We hypothesized that activating KRAS mutations and inactivation of the liver kinase B1 (LKB1) oncosuppressor can cooperate to sustain NSCLC aggressiveness. We also hypothesized that the growth advantage of KRAS/LKB1 co-mutated tumors could be balanced by higher sensitivity to metabolic stress conditions, such as metformin treatment, thus revealing new strategies to target this aggressive NSCLC subtype.Methods:
We retrospectively determined the frequency and prognostic value of KRAS/LKB1 co-mutations in tissue specimens from NSCLC patients enrolled in the TAILOR trial. We generated stable LKB1 knockdown and LKB1-overexpressing isogenic H1299 and A549 cell variants, respectively, to test the in vitro efficacy of metformin.

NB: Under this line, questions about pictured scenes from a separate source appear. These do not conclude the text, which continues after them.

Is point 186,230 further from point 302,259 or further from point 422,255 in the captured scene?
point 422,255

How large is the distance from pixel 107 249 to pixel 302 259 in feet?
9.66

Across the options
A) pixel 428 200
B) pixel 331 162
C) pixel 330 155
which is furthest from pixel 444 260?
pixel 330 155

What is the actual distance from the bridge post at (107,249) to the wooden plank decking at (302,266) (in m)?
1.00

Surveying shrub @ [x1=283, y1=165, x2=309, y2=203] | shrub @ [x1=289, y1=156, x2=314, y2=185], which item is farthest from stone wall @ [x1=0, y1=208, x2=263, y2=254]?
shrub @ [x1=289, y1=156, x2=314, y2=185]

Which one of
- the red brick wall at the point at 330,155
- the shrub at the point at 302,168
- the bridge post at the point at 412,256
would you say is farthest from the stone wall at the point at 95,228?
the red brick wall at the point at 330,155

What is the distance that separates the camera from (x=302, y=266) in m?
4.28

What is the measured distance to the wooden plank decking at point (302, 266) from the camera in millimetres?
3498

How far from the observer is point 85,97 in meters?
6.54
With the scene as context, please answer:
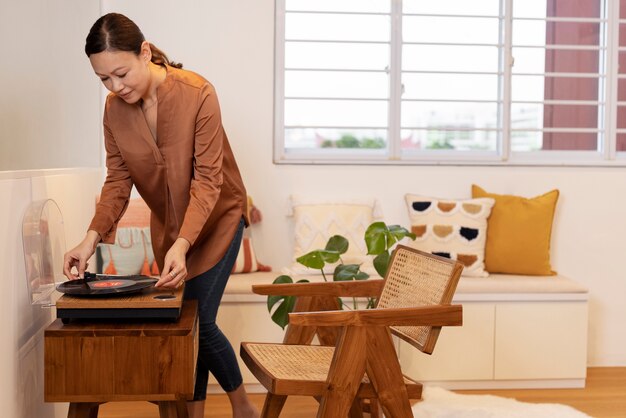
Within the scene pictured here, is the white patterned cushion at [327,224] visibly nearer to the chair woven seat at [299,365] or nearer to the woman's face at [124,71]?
the chair woven seat at [299,365]

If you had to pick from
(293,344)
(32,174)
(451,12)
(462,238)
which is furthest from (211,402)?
(451,12)

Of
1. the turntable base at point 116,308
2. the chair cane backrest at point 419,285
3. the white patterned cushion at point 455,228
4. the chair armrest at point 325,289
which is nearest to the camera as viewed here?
the turntable base at point 116,308

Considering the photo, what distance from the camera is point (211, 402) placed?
387cm

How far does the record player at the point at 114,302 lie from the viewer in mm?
2230

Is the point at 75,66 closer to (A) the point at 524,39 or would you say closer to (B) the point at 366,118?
(B) the point at 366,118

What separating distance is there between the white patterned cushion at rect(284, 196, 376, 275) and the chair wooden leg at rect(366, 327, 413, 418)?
1.74 meters

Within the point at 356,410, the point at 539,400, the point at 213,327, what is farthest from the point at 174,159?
the point at 539,400

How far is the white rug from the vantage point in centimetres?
361

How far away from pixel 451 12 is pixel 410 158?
819 mm

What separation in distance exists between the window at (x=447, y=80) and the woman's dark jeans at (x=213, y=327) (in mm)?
1743

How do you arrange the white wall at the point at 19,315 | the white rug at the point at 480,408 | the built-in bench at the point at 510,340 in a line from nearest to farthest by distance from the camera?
the white wall at the point at 19,315
the white rug at the point at 480,408
the built-in bench at the point at 510,340

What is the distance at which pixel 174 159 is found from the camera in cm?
258

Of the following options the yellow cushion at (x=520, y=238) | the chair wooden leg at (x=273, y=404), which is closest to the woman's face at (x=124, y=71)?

We also investigated the effect of metformin on cisplatin-resistant CD133+ cells in NSCLC patient-derived xenografts.Results:
We found a trend towards worse overall survival in patients with KRAS/LKB1 co-mutated tumors as compared to KRAS-mutated ones (hazard ratio: 2.02, 95% confidence interval: 0.94–4.35, p = 0.072). In preclinical experiments, metformin produced pro-apoptotic effects and enhanced cisplatin anticancer activity specifically in KRAS/LKB1 co-mutated patient-derived xenografts. Moreover, metformin prevented the development of acquired tumor resistance to 5 consecutive cycles of cisplatin treatment (75% response rate with metformin-cisplatin as compared to 0% response rate with cisplatin), while reducing CD133+ cells.Conclusions:
LKB1 mutations, especially when combined with KRAS mutations, may define a specific and more aggressive NSCLC subtype. Metformin synergizes with cisplatin against KRAS/LKB1 co-mutated tumors, and may prevent or delay the onset of resistance to cisplatin by targeting CD133+ cancer stem cells. This study lays the foundations for combining metformin with standard platinum-based chemotherapy in the treatment of KRAS/LKB1 co-mutated NSCLC.